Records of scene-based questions
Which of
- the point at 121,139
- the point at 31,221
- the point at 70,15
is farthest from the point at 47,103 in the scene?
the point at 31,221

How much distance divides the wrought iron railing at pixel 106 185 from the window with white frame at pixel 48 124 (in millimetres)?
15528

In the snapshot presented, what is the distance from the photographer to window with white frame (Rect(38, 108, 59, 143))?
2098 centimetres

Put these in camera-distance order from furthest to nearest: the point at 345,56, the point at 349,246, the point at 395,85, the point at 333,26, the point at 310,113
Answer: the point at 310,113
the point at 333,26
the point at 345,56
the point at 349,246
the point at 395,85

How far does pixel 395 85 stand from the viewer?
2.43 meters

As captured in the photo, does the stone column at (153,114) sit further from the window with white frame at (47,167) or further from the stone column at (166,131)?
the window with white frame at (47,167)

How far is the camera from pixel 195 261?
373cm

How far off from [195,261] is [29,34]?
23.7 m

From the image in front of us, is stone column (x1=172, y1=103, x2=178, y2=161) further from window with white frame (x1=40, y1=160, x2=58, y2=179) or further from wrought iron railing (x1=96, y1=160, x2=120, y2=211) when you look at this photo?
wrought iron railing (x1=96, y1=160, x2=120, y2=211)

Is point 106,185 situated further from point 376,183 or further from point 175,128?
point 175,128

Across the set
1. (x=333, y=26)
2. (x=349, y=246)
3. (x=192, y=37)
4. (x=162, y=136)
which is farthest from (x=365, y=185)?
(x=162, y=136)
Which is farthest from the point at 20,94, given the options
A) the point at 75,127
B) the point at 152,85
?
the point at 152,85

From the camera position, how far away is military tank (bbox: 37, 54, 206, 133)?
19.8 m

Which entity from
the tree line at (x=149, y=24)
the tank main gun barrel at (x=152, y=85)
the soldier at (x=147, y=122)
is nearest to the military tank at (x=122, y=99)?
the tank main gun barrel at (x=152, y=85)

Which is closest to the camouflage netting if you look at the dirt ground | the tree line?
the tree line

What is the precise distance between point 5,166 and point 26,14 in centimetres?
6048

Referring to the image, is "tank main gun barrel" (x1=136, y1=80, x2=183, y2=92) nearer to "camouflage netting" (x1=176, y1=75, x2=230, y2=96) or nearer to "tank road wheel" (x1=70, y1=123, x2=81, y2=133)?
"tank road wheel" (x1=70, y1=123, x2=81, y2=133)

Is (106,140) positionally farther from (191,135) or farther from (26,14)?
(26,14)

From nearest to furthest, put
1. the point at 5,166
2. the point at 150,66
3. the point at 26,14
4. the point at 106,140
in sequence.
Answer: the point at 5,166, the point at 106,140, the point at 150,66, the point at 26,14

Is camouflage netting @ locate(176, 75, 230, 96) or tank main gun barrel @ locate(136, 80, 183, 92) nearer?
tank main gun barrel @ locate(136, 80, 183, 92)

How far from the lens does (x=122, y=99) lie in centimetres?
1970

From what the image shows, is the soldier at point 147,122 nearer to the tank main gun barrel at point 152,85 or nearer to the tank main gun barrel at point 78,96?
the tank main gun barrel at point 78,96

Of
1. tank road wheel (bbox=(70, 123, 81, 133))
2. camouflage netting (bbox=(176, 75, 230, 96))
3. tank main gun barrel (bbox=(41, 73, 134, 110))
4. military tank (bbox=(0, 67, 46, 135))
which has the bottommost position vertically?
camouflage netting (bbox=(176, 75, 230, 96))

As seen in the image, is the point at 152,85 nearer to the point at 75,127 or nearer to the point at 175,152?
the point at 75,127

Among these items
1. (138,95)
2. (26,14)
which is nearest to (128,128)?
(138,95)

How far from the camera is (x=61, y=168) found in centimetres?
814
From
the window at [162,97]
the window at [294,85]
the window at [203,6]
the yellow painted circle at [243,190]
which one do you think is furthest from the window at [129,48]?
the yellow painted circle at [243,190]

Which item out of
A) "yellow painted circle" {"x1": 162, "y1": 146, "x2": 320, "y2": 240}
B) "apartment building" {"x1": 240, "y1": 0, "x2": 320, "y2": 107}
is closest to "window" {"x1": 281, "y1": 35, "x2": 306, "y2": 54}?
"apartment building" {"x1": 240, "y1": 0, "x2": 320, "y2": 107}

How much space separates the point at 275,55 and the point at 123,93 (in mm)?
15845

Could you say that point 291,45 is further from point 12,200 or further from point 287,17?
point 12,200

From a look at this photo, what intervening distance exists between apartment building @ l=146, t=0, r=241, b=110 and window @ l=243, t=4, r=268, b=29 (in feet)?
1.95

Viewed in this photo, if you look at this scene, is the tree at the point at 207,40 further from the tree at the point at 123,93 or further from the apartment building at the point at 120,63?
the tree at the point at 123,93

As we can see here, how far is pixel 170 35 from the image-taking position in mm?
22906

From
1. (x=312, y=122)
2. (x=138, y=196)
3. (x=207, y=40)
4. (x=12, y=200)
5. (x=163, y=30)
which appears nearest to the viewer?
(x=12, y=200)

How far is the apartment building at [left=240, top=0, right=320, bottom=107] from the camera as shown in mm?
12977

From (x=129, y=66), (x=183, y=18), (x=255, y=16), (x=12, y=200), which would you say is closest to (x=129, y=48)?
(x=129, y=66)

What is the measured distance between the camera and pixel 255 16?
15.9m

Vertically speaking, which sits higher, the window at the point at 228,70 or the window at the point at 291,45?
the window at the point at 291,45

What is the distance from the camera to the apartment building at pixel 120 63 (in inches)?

__Exercise directions__
Extract the listing in its entirety and repeat it exactly.

__Final answer__
Which of
- the point at 121,139
- the point at 31,221
- the point at 70,15
is farthest from the point at 47,103 in the scene?
the point at 31,221

How much distance divides the wrought iron railing at pixel 106 185 from the window with white frame at pixel 48 124 (in millimetres)?
15528

In the snapshot presented, what is the distance from the photographer to window with white frame (Rect(38, 108, 59, 143))?
2098 centimetres

Put these in camera-distance order from furthest to nearest: the point at 345,56, the point at 349,246, the point at 395,85, the point at 333,26, the point at 310,113
Answer: the point at 310,113
the point at 333,26
the point at 345,56
the point at 349,246
the point at 395,85

How far does pixel 395 85 stand from the viewer?
2.43 meters

As captured in the photo, does the stone column at (153,114) sit further from the window with white frame at (47,167) or further from the stone column at (166,131)?
the window with white frame at (47,167)

How far is the camera from pixel 195 261?
373cm

How far off from [195,261] is [29,34]?
23.7 m

From the image in front of us, is stone column (x1=172, y1=103, x2=178, y2=161) further from window with white frame (x1=40, y1=160, x2=58, y2=179) or further from wrought iron railing (x1=96, y1=160, x2=120, y2=211) when you look at this photo?
wrought iron railing (x1=96, y1=160, x2=120, y2=211)

Is point 106,185 situated further from point 376,183 or further from point 175,128?
point 175,128

Across the set
1. (x=333, y=26)
2. (x=349, y=246)
3. (x=192, y=37)
4. (x=162, y=136)
which is farthest from (x=365, y=185)?
(x=162, y=136)
Which is farthest from the point at 20,94, given the options
A) the point at 75,127
B) the point at 152,85
?
the point at 152,85

From the camera position, how far away is military tank (bbox: 37, 54, 206, 133)?
19.8 m

Which entity from
the tree line at (x=149, y=24)
the tank main gun barrel at (x=152, y=85)
the soldier at (x=147, y=122)
is nearest to the military tank at (x=122, y=99)?
the tank main gun barrel at (x=152, y=85)

Which is closest to the camouflage netting if you look at the dirt ground | the tree line?
the tree line

What is the precise distance between point 5,166 and point 26,14 in centimetres?
6048

Referring to the image, is "tank main gun barrel" (x1=136, y1=80, x2=183, y2=92) nearer to "camouflage netting" (x1=176, y1=75, x2=230, y2=96) or nearer to "tank road wheel" (x1=70, y1=123, x2=81, y2=133)?
"tank road wheel" (x1=70, y1=123, x2=81, y2=133)

Is (106,140) positionally farther from (191,135) or farther from (26,14)?
(26,14)

From nearest to furthest, put
1. the point at 5,166
2. the point at 150,66
3. the point at 26,14
4. the point at 106,140
in sequence.
Answer: the point at 5,166, the point at 106,140, the point at 150,66, the point at 26,14

Is camouflage netting @ locate(176, 75, 230, 96) or tank main gun barrel @ locate(136, 80, 183, 92) nearer?
tank main gun barrel @ locate(136, 80, 183, 92)

How far from the lens does (x=122, y=99) lie in centimetres?
1970

From what the image shows, is the soldier at point 147,122 nearer to the tank main gun barrel at point 152,85 or nearer to the tank main gun barrel at point 78,96?
the tank main gun barrel at point 78,96

Of
1. tank road wheel (bbox=(70, 123, 81, 133))
2. camouflage netting (bbox=(176, 75, 230, 96))
3. tank main gun barrel (bbox=(41, 73, 134, 110))
4. military tank (bbox=(0, 67, 46, 135))
which has the bottommost position vertically?
camouflage netting (bbox=(176, 75, 230, 96))

As seen in the image, is the point at 152,85 nearer to the point at 75,127 or nearer to the point at 175,152?
the point at 75,127

Among these items
1. (138,95)
2. (26,14)
which is nearest to (128,128)?
(138,95)

How far from the camera is (x=61, y=168) found in centimetres?
814
From
the window at [162,97]
the window at [294,85]
the window at [203,6]
the yellow painted circle at [243,190]
which one do you think is furthest from the window at [129,48]?
the yellow painted circle at [243,190]

Which item out of
A) "yellow painted circle" {"x1": 162, "y1": 146, "x2": 320, "y2": 240}
B) "apartment building" {"x1": 240, "y1": 0, "x2": 320, "y2": 107}
is closest to "window" {"x1": 281, "y1": 35, "x2": 306, "y2": 54}?
"apartment building" {"x1": 240, "y1": 0, "x2": 320, "y2": 107}

How much space separates the point at 275,55 and the point at 123,93 (in mm)?
15845

Could you say that point 291,45 is further from point 12,200 or further from point 287,17?
point 12,200

From a look at this photo, what intervening distance exists between apartment building @ l=146, t=0, r=241, b=110 and window @ l=243, t=4, r=268, b=29 (in feet)?
1.95

Viewed in this photo, if you look at this scene, is the tree at the point at 207,40 further from the tree at the point at 123,93 or further from the apartment building at the point at 120,63?
the tree at the point at 123,93

As we can see here, how far is pixel 170 35 from the image-taking position in mm?
22906

From
1. (x=312, y=122)
2. (x=138, y=196)
3. (x=207, y=40)
4. (x=12, y=200)
5. (x=163, y=30)
which appears nearest to the viewer?
(x=12, y=200)

How far is the apartment building at [left=240, top=0, right=320, bottom=107] from the camera as shown in mm?
12977

From (x=129, y=66), (x=183, y=18), (x=255, y=16), (x=12, y=200), which would you say is closest to (x=129, y=48)?
(x=129, y=66)

What is the measured distance between the camera and pixel 255 16?
15.9m

Vertically speaking, which sits higher, the window at the point at 228,70 or the window at the point at 291,45?
the window at the point at 291,45

What is the distance from the camera to the apartment building at pixel 120 63 (in inches)?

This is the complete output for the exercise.